As schools, businesses, and other organizations plan their strategies to reopen during the COVID-19 pandemic, testing people regularly for the coronavirus will be one of the key components in attempts to slow and control new waves of cases.
But current testing technologies can be slow—too slow—for the rapid spread of the virus. A positive test today doesn’t necessarily mean someone is still free of the virus two days later, which is about as long as the test results would take to be delivered if you are in the U.S.
That’s why technology that can perform instant and frequent testing could serve as an important weapon in the fight against a pandemic that has already taken a significant toll on people, markets, and governments around the world.
And it is precisely the technology that Nian Sun, a professor of electrical and computer engineering at Northeastern, is working on.
Sun created a gas sensor for different molecules in the air. It’s a device that can probe the chemistry of airborne pathogens, including the SARS-CoV-2 coronavirus, which causes COVID-19. And, like a breathalyzer that can give results in real-time, it works within seconds, Sun says.
The device uses electrochemical sensors consisting of a special material imprinted with cavities that are the same shape and size as the crown-like structure of proteins that cover the SARS-CoV-2 virus.
Like missing pieces from a puzzle, those proteins (and only those proteins) fit within the cavities of the material. The sensors basically catch those particles from the air. Then, the material reacts with the proteins and sends an electrical signal indicating that the virus is present.
“When this matter is in the air, it can be very contagious, and land on the environment, like on top of the desk, on a toilet, on door handles—on everything,” Sun says. “We use our sensors to detect those viruses that are in the air or on a surface.”
Because the microscopic imprints on the sensors are the same exact shape as the coronavirus spike proteins, the device provides high sensitivity and accuracy, Sun says.
In his lab, the sensors have shown to be as effective at detecting the coronavirus as the gold standard in current testing, using polymerase chain reactions. The process for that kind of testing involves making millions of copies of the genetic material to detect the coronavirus. But it can take days and highly specialized laboratories to conduct.
A gas sensor used to detect airborne SARS-CoV-2 virus in professor Nian Sun’s lab in Egan Research Center. Credit: Ruby Wallau/Northeastern University
And because of the logistical limitations of needing to swab people’s nostrils and waiting for those samples to be shipped for analysis, handheld devices that can accurately analyze exhaled breath instantly could be a game changer, Sun says.
“This is technology that can dramatically change the landscape of COVID-19 testing because it is easily two orders of magnitude faster than the best technology nowadays,” Sun says. “In reopening businesses, schools, universities—essentially, it is life-saving technology.”
Sun originally began working on gas-sensing technology to help find illegal drugs and explosives—a job often left to dogs with specialized training.
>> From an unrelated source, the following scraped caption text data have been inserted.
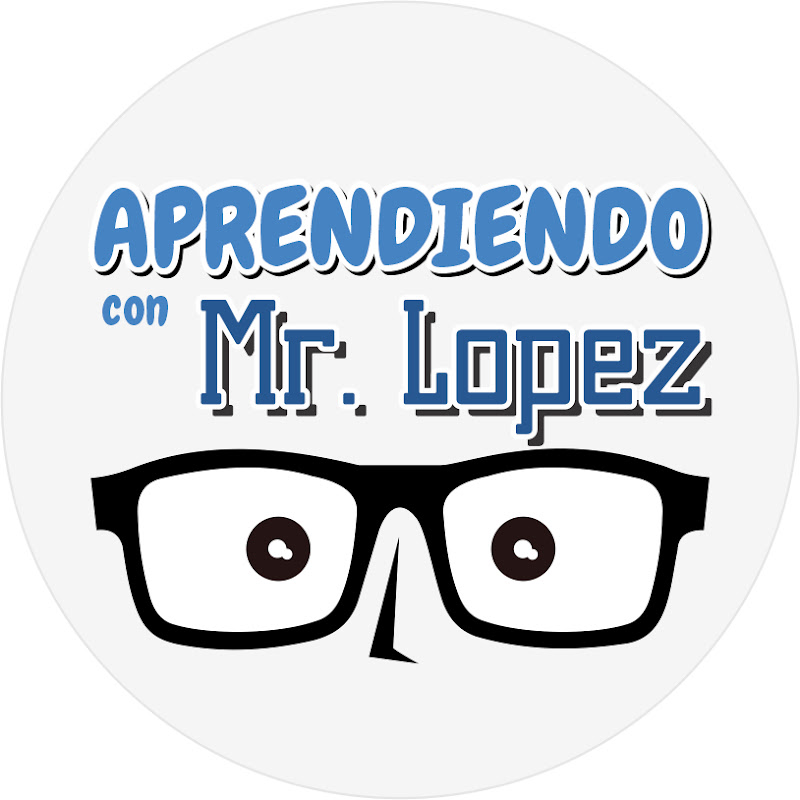 Aprendiendo con Mr. Lopez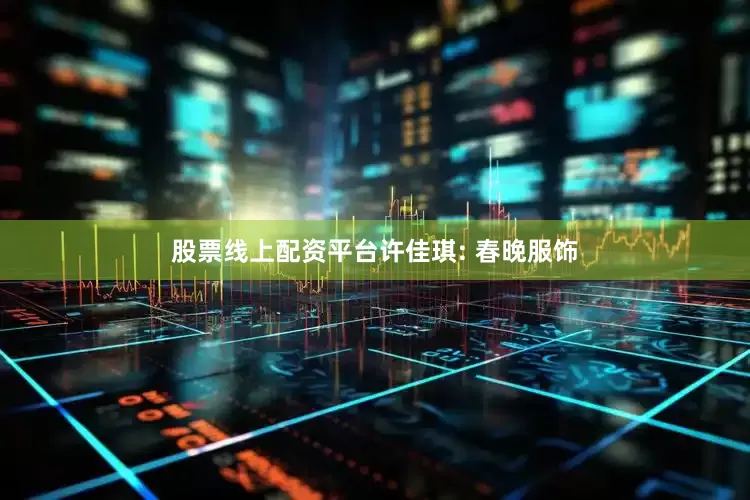 股票线上配资平台许佳琪: 春晚服饰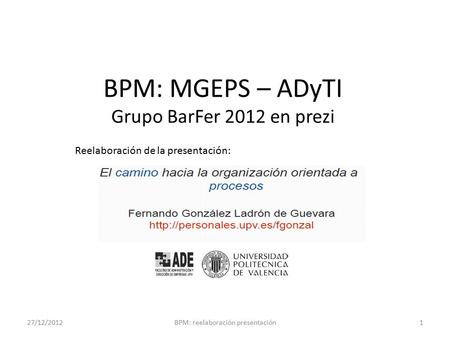 BPM: MGEPS – ADyTI Grupo BarFer 2012 en prezi
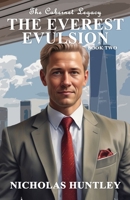 The Cabernet Legacy - Book 2 - The Everest Evulsion 1988765641 Book Cover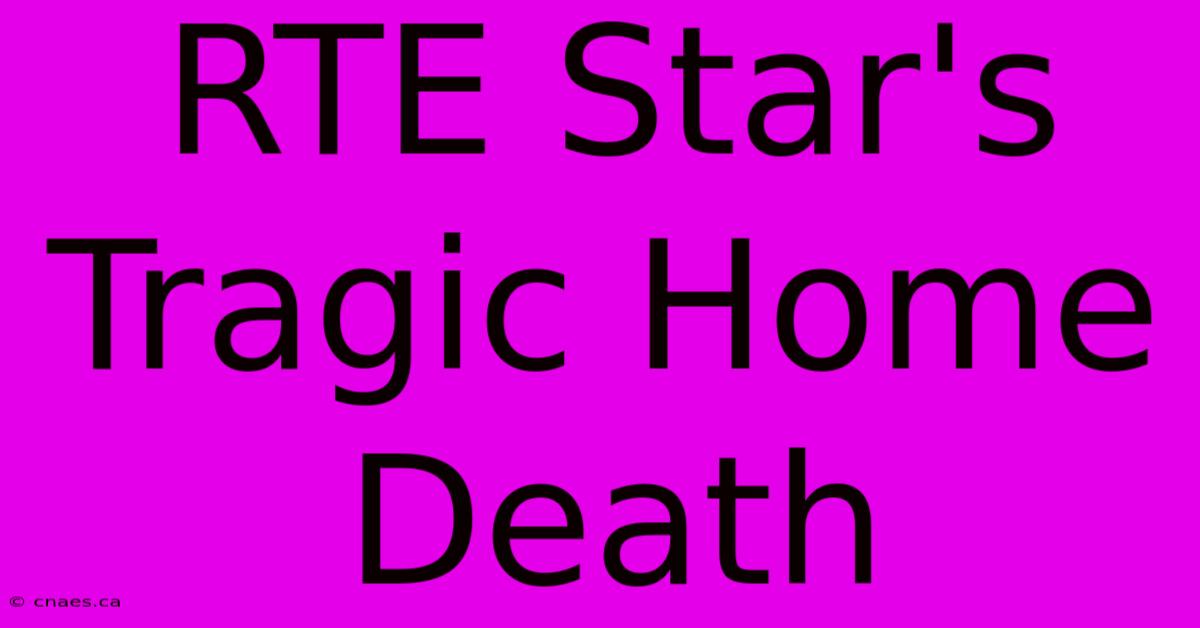 RTE Star's Tragic Home Death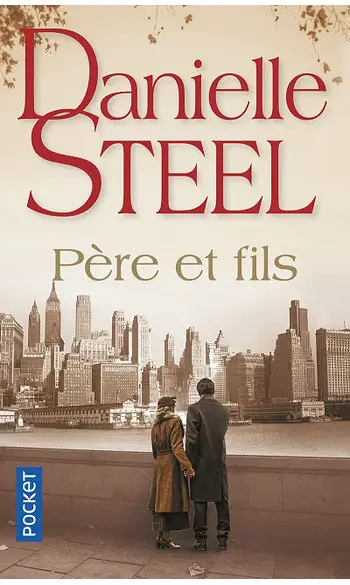 Père et fils ( Danielle Steel )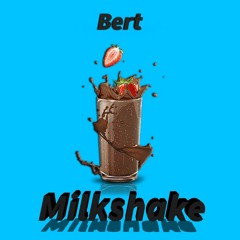 Bert - Milkshake [FREE DL]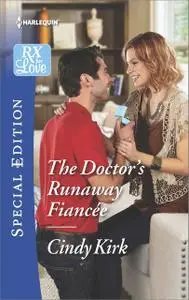 «The Doctor's Runaway Fiancée» by Cindy Kirk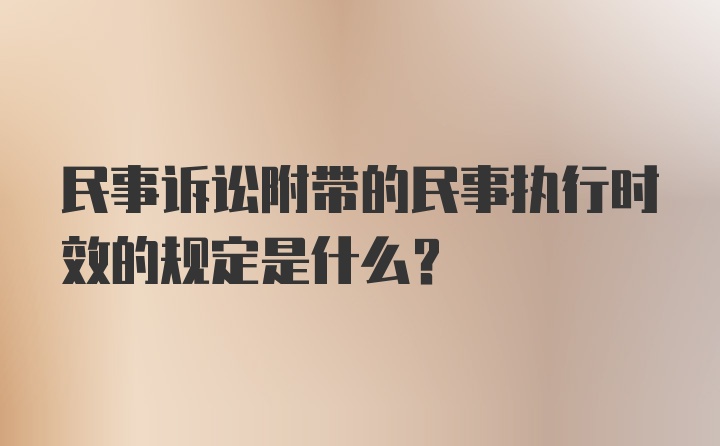 民事诉讼附带的民事执行时效的规定是什么？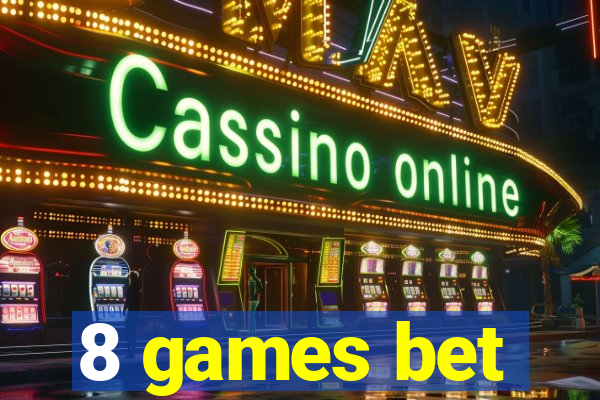 8 games bet
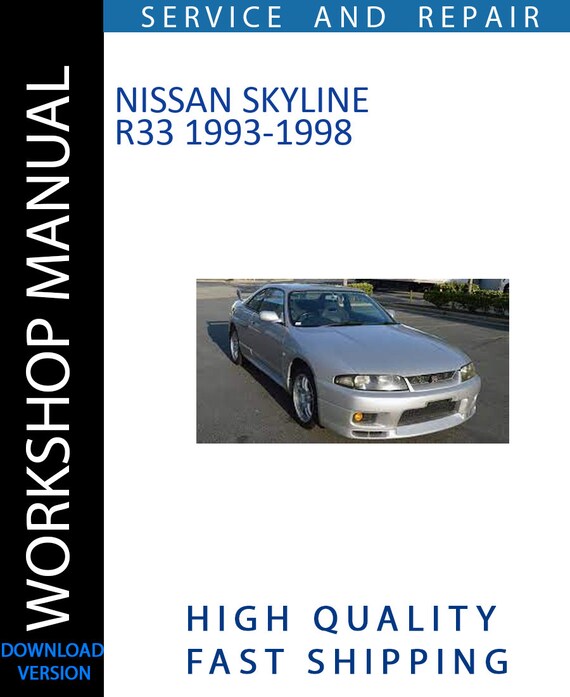 NISSAN SKYLINE R33 1993-1998 Workshop Manual | Instant Download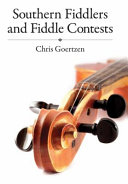 Southern fiddlers and fiddle contests / Chris Goertzen.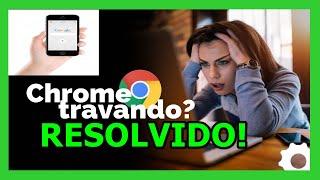 O Chrome  do Celular  lento e travando? RESOLVIDO em alguns Cliques!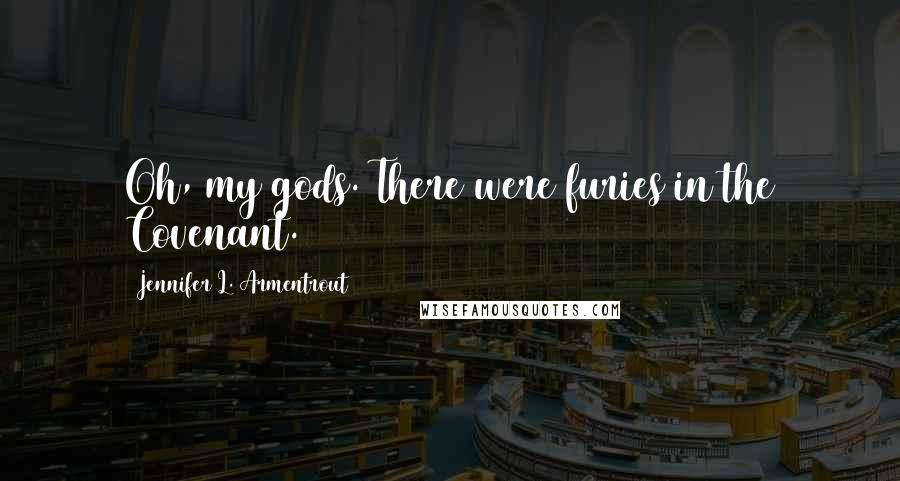 Jennifer L. Armentrout Quotes: Oh, my gods. There were furies in the Covenant.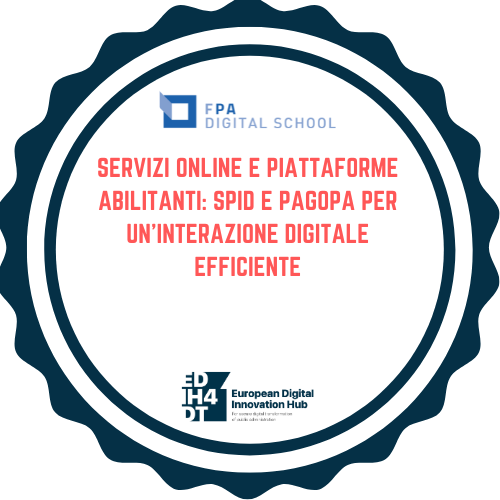 EDIH4DT | Servizi Online e Piattaforme Abilitanti: SPID e pagoPA per un'Interazione Digitale Efficiente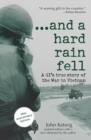 ...and a hard rain fell : A GI's True Story of the War in Vietnam - eBook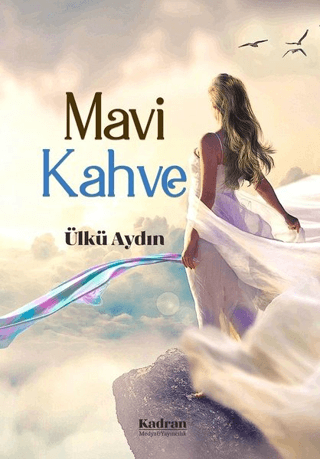 Mavi Kahve Ülkü Aydın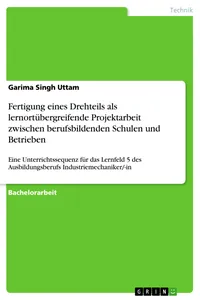 Fertigung eines Drehteils als lernortübergreifende Projektarbeit zwischen berufsbildenden Schulen und Betrieben_cover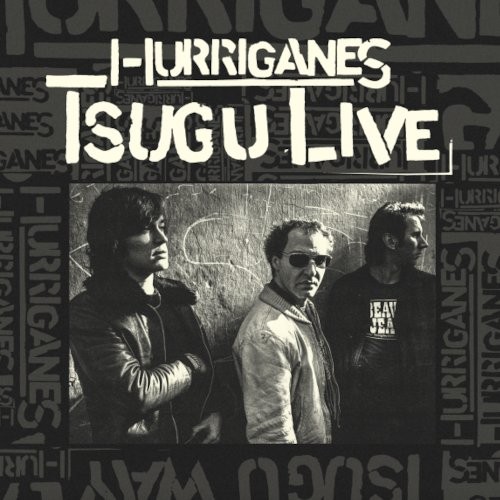 Hurriganes : Tsugu Live (12")
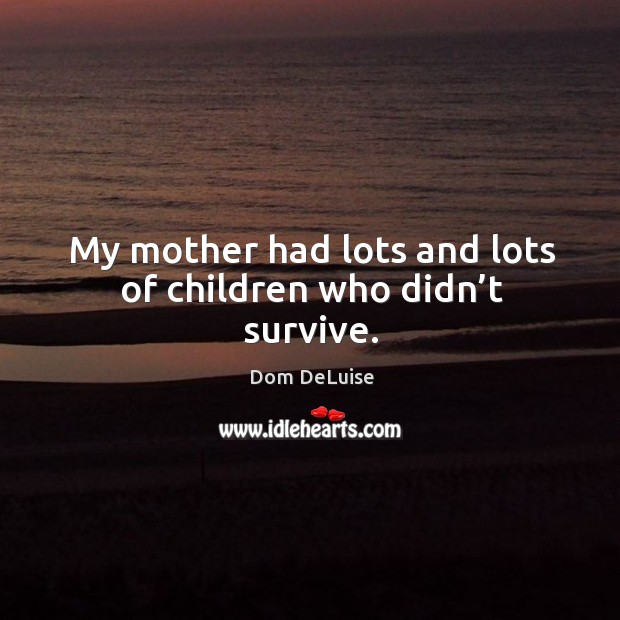My mother had lots and lots of children who didn’t survive. Image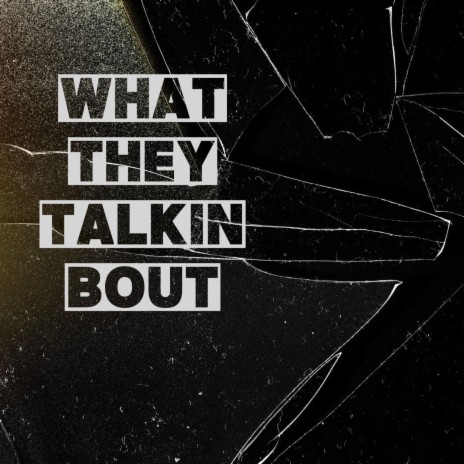 What They Talkin Bout | Boomplay Music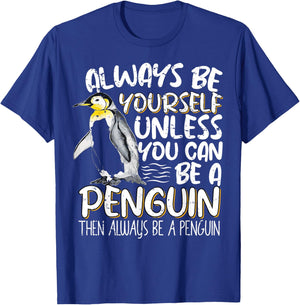 Always Be Yourself Unless You Can Be A Penguin Penguin Lover T-Shirt - T-Shirt | Royal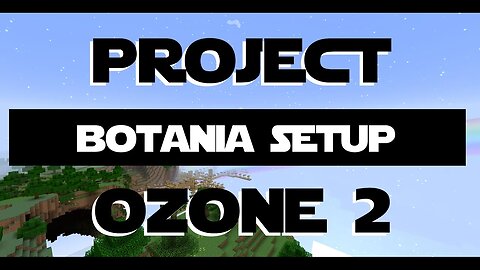 Minecraft Project Ozone 2 ep 16 - Getting going with Botania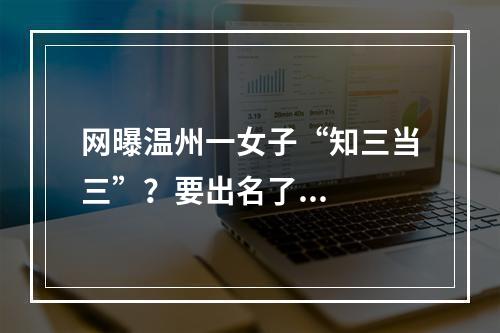 网曝温州一女子“知三当三”？要出名了...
“Those are trained sniffer dogs, and they can do the job by just simply smelling,” Sun says. “So I thought, ‘why can’t we engineers design something like an electronic sensor that can beat that?'”
In more recent years, Sun and his colleagues have been working on other devices to sense airborne molecules and use them as biomarkers to screen for medical conditions such as Alzheimer’s disease and lung cancer.
When the pandemic hit, he saw a new use for his technology. The team recently secured funding from the National Science Foundation to improve the sensors and make them available to clinicians to test for the coronavirus.
Together with Jeremy Luban, a professor at the University of Massachusetts Medical School, Sun is working with the medical community to test his device, and get emergency authorization from the U.S. Food and Drug Administration to use it in different settings.
He says he envisions his gadget as a handheld tool used in hospitals, schools, and other types of environments where people can be at risk of inhaling viral particles indoors.
And, because the molecularly imprinted sensors could also be mounted on surfaces, Sun says the device could also help with more efficient testing for viral particles that fall from the air and onto different objects.
“We can easily sense the surface by just laying the sensor directly on it,” Sun says. “We just put a sensor right there, and it can give us [a result] automatically, remotely, wirelessly.”